Golden Rules — DHCP & NAT

📌 Non-Negotiable Rules for Every Network Engineer
1
Always exclude static addresses from the DHCP pool. Routers, servers, printers, and cameras with static IPs must be excluded with ip dhcp excluded-address before configuring the pool. Failure to do so causes IP conflicts when DHCP eventually assigns that address.
2
Enable DHCP Snooping on every managed switch. Mark only uplinks to the DHCP server as trusted. All end-user ports are untrusted. This single command prevents rogue DHCP servers, starvation attacks, and is a prerequisite for Dynamic ARP Inspection (DAI).
3
Set lease times based on network churn rate. Short leases (1h) for DHCP pools serving high-turnover environments like cafés and conference halls — addresses reclaim quickly. Long leases (24–48h) for offices where devices are fixed. Very long leases waste addresses in dynamic environments.
4
Never place a NAT router between two internal subnets. NAT is for the boundary between private and public networks only. NAT between internal subnets breaks routing symmetry, causes asymmetric path issues, and makes debugging a nightmare. Use routing (OSPF/static) between internal subnets.
5
PAT state table capacity is a real limit — monitor it. A typical SOHO router NAT table holds 4,096–16,384 entries. Under load (many TCP connections, P2P software, port scanners), this fills up and new connections are silently dropped. Enterprise routers hold millions of sessions and must be sized for peak concurrent flows.
6
Disable DHCP ALG (Application Layer Gateway) unless needed. Many routers enable SIP ALG by default — it attempts to rewrite SIP packets passing through NAT. In practice it often corrupts them, breaking VoIP calls. Unless your VoIP equipment specifically requires it, disable SIP ALG and use STUN/ICE at the endpoint instead.
7
DHCP and NAT are both stateful — plan your failover. If your DHCP server crashes, clients with unexpired leases continue working — but new clients get nothing. NAT table loss (on router reboot) drops all active sessions. In high-availability designs, use DHCP server redundancy (Windows DHCP failover, ISC DHCP failover protocol) and stateful NAT HA.
🎓
The Complete Picture

DHCP is the invisible concierge that greets every device joining your network — handing it an identity (IP address), directions (default gateway), and a contact list (DNS servers) automatically in milliseconds via the DORA sequence.

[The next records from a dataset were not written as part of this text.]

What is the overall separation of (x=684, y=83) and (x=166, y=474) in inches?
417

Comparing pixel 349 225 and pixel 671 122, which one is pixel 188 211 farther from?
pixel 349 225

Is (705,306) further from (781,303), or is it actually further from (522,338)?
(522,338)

NAT / PAT is the shared reception desk that lets thousands of private addresses share a single public face on the Internet — tracking every conversation by port number, translating addresses on the fly, and reversing the process for incoming replies with nanosecond precision.

Together they are why the IPv4 Internet still functions — buying time until IPv6 adoption makes address scarcity a historical footnote.